Hacking brick is a lot harder than it looks, just like making changes to government

By Jim Elliott

It seems that almost anybody watching someone work believes they can do the job as well or better than the person who is actually doing it, especially if the person watching has never done it before. When I was hired on at the brickyard in Lewistown in 1974 the boss pointed to a group of workmen taking wet brick off a conveyer belt and stacking them on small railcars that were then pushed into the kiln for firing. This was called “hacking brick”.

“Can you do that?” he asked. “Any fool could do that,” I replied. “Then,” said he, “you are just the man for the job.”

I proved myself wrong the first day. It took agility, strength, stamina, and skill, all of which I eventually achieved. I kept at the job for six months, during which time most new hires lasted maybe a week. One guy left at the first coffee break.

If the boss had asked me if I could be President of the United States I probably would have said yes. I mean, how hard could it be? This, I think, was pretty much the attitude of the many Americans who elected Donald Trump as president. They were sick of being thought inferior to the experts in politics, in fact, they were sick of the people in politics, and here was a man who understood them. As one voter said, “He talks like I do.” He was for them. He is still for them. But the very nature of his personality made it very difficult to accomplish much of his agenda. His voters liked that he was rude to famous leaders, dismissive of advice, and didn’t take crap from people who called themselves experts. He was the exact opposite of a politician. He was more like a bull in a china shop and his supporters thought that the china shop could use a little reorganization.

Well, there are ways to do that and ways to not do that, but the voters knew as much about government as I knew about hacking wet brick, and they believed an assertive man could have his way with the United States government.
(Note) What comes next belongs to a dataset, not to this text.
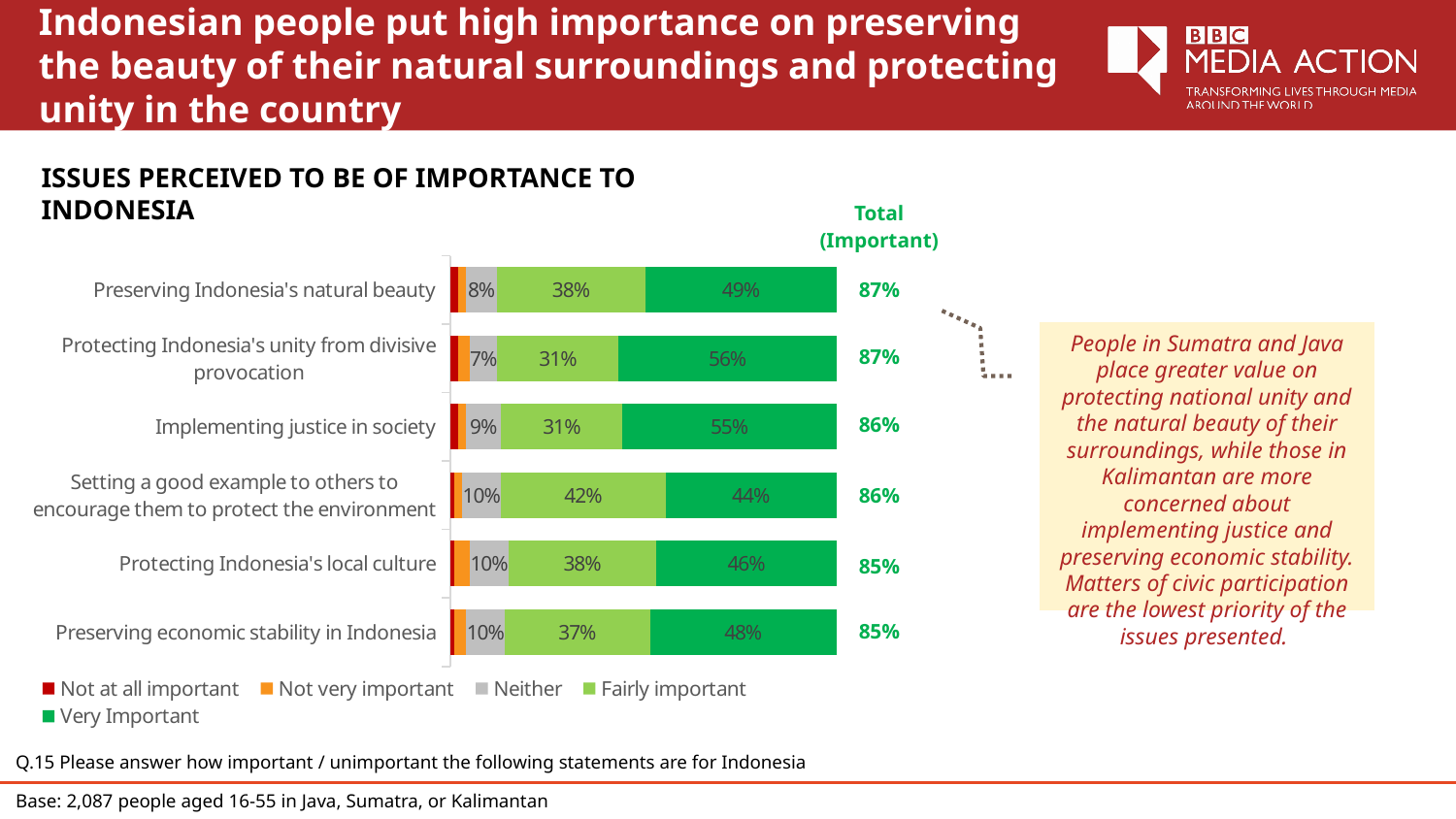
What is the difference between the Very Important percentages for 'Protecting Indonesia's unity from divisive provocation' and 'Preserving Indonesia's natural beauty'? 7 percentage points What is the Total (Important) figure for 'Protecting Indonesia's local culture'? 85% Which issue has the lowest Very Important percentage? Setting a good example to others to encourage them to protect the environment What kind of chart is shown on the slide? Stacked bar chart What percentage rated 'Setting a good example to others to encourage them to protect the environment' as Fairly important? 42% Which issue has the highest Very Important percentage? Protecting Indonesia's unity from divisive provocation Which has a larger Fairly important percentage: 'Preserving Indonesia's natural beauty' or 'Implementing justice in society'? Preserving Indonesia's natural beauty How many issues (categories) are plotted in the chart? 6 What is the title of the chart? ISSUES PERCEIVED TO BE OF IMPORTANCE TO INDONESIA What is the Neither percentage for 'Preserving economic stability in Indonesia'? 10% How many series does the legend list? 5 What percentage rated 'Protecting Indonesia's unity from divisive provocation' as Very Important? 56%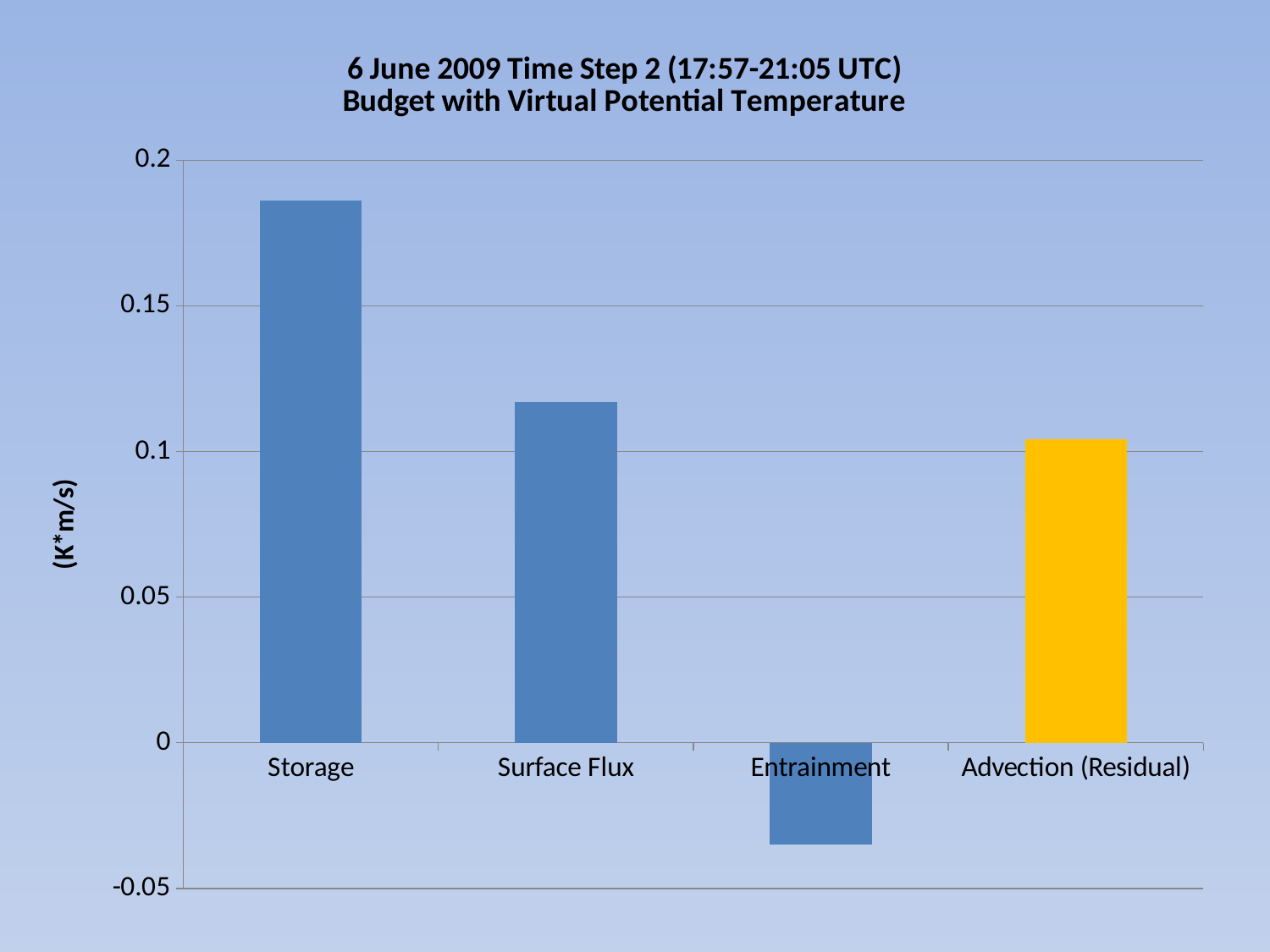
Which category has the highest value? Storage Is the value for Surface Flux greater or less than 0.1? greater Which is larger, the value for Storage or the value for Surface Flux? Storage Which category is the only one with a negative value? Entrainment Is the value for Advection (Residual) greater or less than 0.15? less Is the value for Entrainment greater or less than 0? less Which category has the lowest value? Entrainment How many categories are plotted on the chart? 4 What kind of chart is shown on the slide? Bar chart Which is larger, the value for Surface Flux or the value for Advection (Residual)? Surface Flux What unit is shown on the vertical axis label? (K*m/s)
What is it that many of us don’t like about the people who run the American government? Well, they think they are elite, better than us because they have a title. But on top of thinking themselves elite, they are not good at communicating with their public. They act like they know more than we do. They don’t give the public the straight goods, and they lie or at least don’t tell the truth. They don’t listen. They are not for the American people. They are only for themselves and their political future. They don’t represent us. They represent themselves.
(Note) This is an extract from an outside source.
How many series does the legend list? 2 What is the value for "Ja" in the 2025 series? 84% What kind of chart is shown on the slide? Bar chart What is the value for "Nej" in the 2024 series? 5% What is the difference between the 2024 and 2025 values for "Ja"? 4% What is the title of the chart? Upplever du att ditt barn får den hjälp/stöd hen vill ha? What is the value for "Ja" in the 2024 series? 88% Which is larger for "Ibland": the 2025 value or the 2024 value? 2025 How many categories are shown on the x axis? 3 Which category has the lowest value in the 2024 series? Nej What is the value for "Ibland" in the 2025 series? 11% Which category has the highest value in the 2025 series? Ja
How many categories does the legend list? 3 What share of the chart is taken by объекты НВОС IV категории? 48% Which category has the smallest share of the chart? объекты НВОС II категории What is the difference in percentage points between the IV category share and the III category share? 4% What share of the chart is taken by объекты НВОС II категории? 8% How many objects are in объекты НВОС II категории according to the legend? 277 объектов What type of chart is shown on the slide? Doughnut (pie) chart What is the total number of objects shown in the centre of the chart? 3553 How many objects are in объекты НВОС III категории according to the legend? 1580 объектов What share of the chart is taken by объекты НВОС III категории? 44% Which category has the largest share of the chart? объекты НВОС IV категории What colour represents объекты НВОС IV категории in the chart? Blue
I know of many politicians who felt that they could shake things up if they just got elected, but once elected found out that governing was a team sport. You couldn’t change it by yourself, you needed friends to help you, and if you got in people’s faces, they would not become your friends. In short, they found out that if they wanted to change the way government worked, they had to become the kind of person that they didn’t want in government.

It is possible to wreck a government and therefore the country it serves – the country that you love – if you don’t know anything about it, don’t want to know anything about it, and think you don’t need to know anything about it. That holds true for the voters and those they elect.
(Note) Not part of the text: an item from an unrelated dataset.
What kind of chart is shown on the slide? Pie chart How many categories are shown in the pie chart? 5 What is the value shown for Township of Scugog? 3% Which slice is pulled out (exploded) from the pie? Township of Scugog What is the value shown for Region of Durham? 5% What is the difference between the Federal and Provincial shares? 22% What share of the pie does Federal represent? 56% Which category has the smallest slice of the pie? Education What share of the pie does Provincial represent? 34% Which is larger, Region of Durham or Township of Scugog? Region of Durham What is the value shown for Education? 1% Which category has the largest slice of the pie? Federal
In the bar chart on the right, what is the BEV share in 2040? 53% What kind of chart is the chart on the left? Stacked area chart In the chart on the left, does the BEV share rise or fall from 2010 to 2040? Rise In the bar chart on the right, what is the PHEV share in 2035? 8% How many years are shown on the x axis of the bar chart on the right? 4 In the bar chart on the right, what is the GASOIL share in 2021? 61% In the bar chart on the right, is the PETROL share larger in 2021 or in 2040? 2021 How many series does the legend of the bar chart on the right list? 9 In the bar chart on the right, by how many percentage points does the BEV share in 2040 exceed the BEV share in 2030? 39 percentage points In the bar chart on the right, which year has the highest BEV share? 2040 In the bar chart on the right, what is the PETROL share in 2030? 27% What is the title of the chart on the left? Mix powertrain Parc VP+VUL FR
Democratic governments have been around for many years, and before that there were governments run by the nobility – the elite – and they have worked because they are based on the exact things that radicals of the right and left despise; protocol, politeness, patience, and compromise. Whatever the political beliefs of radicals are, left or right, they know what they want, and they want it right now – all of it.  In the 1960s people had “non-negotiable demands.” They thought it was honesty writ large. Compromise and bargaining were looked at as tools that the elite used to get their way and so bred distrust. It isn’t much different today, just a different part of the political spectrum.

Hacking brick is a lot harder than it looks, just like making changes to government. But even so, any fool can do it, only they have to learn how it works – first.

Jim Elliott served 16 years in the Montana Legislature as a state representative and state senator and four years as chairman of the Montana Democratic Party. He lives on his ranch in Trout Creek.